:: EXERCISE AIM ::
Send back the entries below exactly as they appear.

Scene-based spatial questions:
-- START --

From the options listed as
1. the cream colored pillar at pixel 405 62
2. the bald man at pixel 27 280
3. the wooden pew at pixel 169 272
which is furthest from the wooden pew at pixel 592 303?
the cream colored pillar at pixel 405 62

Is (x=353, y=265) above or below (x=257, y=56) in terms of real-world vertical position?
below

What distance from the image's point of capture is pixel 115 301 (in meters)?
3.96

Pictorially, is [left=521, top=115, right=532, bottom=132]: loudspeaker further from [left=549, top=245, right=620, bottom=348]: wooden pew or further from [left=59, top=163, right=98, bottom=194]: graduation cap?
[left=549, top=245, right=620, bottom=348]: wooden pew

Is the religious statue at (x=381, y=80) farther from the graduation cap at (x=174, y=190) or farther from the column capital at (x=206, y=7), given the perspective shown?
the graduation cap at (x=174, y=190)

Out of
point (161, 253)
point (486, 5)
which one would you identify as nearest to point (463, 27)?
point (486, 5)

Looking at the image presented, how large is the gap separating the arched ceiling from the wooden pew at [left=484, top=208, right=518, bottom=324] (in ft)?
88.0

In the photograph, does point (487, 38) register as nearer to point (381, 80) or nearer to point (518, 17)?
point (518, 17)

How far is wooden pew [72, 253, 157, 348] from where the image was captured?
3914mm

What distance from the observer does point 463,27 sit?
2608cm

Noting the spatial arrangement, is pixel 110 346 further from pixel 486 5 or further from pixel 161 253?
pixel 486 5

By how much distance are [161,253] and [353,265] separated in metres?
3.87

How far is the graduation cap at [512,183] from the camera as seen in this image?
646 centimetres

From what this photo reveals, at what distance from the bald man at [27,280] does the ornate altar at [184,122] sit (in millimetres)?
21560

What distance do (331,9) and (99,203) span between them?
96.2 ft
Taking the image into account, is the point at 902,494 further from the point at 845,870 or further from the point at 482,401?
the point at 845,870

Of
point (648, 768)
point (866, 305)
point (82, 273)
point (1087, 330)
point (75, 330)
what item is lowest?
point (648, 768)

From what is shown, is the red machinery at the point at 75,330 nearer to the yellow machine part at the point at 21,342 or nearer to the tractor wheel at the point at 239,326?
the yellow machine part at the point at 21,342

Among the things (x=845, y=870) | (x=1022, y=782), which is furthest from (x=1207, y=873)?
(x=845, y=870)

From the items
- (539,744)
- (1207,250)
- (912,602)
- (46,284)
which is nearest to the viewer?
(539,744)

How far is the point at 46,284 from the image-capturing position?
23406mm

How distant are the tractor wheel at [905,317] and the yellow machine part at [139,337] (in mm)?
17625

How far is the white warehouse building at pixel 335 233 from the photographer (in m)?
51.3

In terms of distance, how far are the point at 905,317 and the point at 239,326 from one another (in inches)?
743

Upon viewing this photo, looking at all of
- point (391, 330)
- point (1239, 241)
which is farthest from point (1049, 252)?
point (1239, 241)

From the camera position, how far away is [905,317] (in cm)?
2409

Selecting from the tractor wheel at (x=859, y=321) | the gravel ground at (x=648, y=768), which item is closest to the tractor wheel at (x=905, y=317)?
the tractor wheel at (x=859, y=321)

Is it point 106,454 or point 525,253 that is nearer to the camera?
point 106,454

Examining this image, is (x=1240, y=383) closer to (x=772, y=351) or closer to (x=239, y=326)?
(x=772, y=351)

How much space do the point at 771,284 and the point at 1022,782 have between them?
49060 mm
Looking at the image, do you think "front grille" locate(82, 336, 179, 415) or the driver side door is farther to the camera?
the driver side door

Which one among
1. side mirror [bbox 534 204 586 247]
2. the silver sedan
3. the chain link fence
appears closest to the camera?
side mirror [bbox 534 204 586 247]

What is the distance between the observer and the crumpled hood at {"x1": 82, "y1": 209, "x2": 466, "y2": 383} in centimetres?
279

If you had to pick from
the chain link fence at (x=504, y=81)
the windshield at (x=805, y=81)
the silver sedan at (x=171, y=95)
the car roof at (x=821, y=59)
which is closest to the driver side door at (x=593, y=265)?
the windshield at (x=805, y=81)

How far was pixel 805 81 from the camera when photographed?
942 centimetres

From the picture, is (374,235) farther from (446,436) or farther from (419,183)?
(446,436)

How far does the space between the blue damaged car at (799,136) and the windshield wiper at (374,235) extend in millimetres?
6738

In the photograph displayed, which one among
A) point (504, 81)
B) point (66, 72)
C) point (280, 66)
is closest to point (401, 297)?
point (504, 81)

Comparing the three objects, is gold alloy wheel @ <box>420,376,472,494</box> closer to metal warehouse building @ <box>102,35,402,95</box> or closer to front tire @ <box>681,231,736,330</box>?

-- END --

:: EXERCISE RESULT ::
From the options listed as
1. the cream colored pillar at pixel 405 62
2. the bald man at pixel 27 280
3. the wooden pew at pixel 169 272
which is furthest from the wooden pew at pixel 592 303?
the cream colored pillar at pixel 405 62

Is (x=353, y=265) above or below (x=257, y=56) in terms of real-world vertical position?
below

What distance from the image's point of capture is pixel 115 301 (in meters)?
3.96

Pictorially, is [left=521, top=115, right=532, bottom=132]: loudspeaker further from [left=549, top=245, right=620, bottom=348]: wooden pew or further from [left=59, top=163, right=98, bottom=194]: graduation cap?
[left=549, top=245, right=620, bottom=348]: wooden pew

Is the religious statue at (x=381, y=80) farther from the graduation cap at (x=174, y=190) or farther from the column capital at (x=206, y=7), given the perspective shown?
the graduation cap at (x=174, y=190)

Out of
point (161, 253)
point (486, 5)
which one would you identify as nearest to point (463, 27)?
point (486, 5)

Looking at the image presented, how large is the gap separating the arched ceiling from the wooden pew at [left=484, top=208, right=518, bottom=324] (in ft)?
88.0

In the photograph, does point (487, 38) register as nearer to point (381, 80) or nearer to point (518, 17)?
point (518, 17)

How far is wooden pew [72, 253, 157, 348] from where the image was captured?
3914mm

What distance from the observer does point 463,27 sit?
2608cm

Noting the spatial arrangement, is pixel 110 346 further from pixel 486 5 or further from pixel 161 253?
pixel 486 5

By how much distance are [161,253] and [353,265] separated in metres?
3.87

How far is the graduation cap at [512,183] from the camera as seen in this image?
646 centimetres

From what this photo reveals, at what distance from the bald man at [27,280] does the ornate altar at [184,122] sit (in millimetres)?
21560

What distance do (331,9) and (99,203) span between them?
96.2 ft
Taking the image into account, is the point at 902,494 further from the point at 845,870 or further from the point at 482,401?
the point at 845,870

Of
point (648, 768)
point (866, 305)
point (82, 273)
point (1087, 330)
point (75, 330)
what item is lowest?
point (648, 768)

From what is shown, is the red machinery at the point at 75,330 nearer to the yellow machine part at the point at 21,342 or nearer to the tractor wheel at the point at 239,326?
the yellow machine part at the point at 21,342

Among the things (x=845, y=870) | (x=1022, y=782), which is furthest from (x=1207, y=873)?
(x=845, y=870)

From the items
- (539,744)
- (1207,250)
- (912,602)
- (46,284)
which is nearest to the viewer?
(539,744)

How far is the point at 46,284 from the image-capturing position?
23406mm

How distant are the tractor wheel at [905,317] and the yellow machine part at [139,337] (in mm)?
17625

How far is the white warehouse building at pixel 335 233 from the photographer (in m)?
51.3

In terms of distance, how far are the point at 905,317 and the point at 239,326 from one another (in inches)?
743

Upon viewing this photo, looking at all of
- point (391, 330)
- point (1239, 241)
which is farthest from point (1049, 252)?
point (1239, 241)

From the camera position, how far away is [905,317] (in cm)?
2409

Selecting from the tractor wheel at (x=859, y=321) | the gravel ground at (x=648, y=768), which item is closest to the tractor wheel at (x=905, y=317)?
the tractor wheel at (x=859, y=321)

Is it point 106,454 or point 525,253 that is nearer to the camera?
point 106,454

Examining this image, is (x=1240, y=383) closer to (x=772, y=351) or closer to (x=239, y=326)?
(x=772, y=351)

How much space do the point at 771,284 and the point at 1022,782 have between them?
49060 mm
Looking at the image, do you think "front grille" locate(82, 336, 179, 415) or the driver side door is farther to the camera?
the driver side door

Which one among
1. side mirror [bbox 534 204 586 247]
2. the silver sedan
3. the chain link fence
appears closest to the camera?
side mirror [bbox 534 204 586 247]

What is the distance between the observer and the crumpled hood at {"x1": 82, "y1": 209, "x2": 466, "y2": 383} in centimetres?
279

If you had to pick from
the chain link fence at (x=504, y=81)
the windshield at (x=805, y=81)
the silver sedan at (x=171, y=95)
the car roof at (x=821, y=59)
which is closest to the driver side door at (x=593, y=265)?
the windshield at (x=805, y=81)

How far was pixel 805 81 from the camera when photographed?
942 centimetres

From the picture, is (374,235) farther from (446,436) or farther from (419,183)?
(446,436)

How far does the space between the blue damaged car at (799,136) and the windshield wiper at (374,235) extend in millimetres?
6738

In the photograph displayed, which one among
A) point (504, 81)
B) point (66, 72)
C) point (280, 66)
is closest to point (401, 297)?
point (504, 81)

Comparing the three objects, is gold alloy wheel @ <box>420,376,472,494</box> closer to metal warehouse building @ <box>102,35,402,95</box> or closer to front tire @ <box>681,231,736,330</box>?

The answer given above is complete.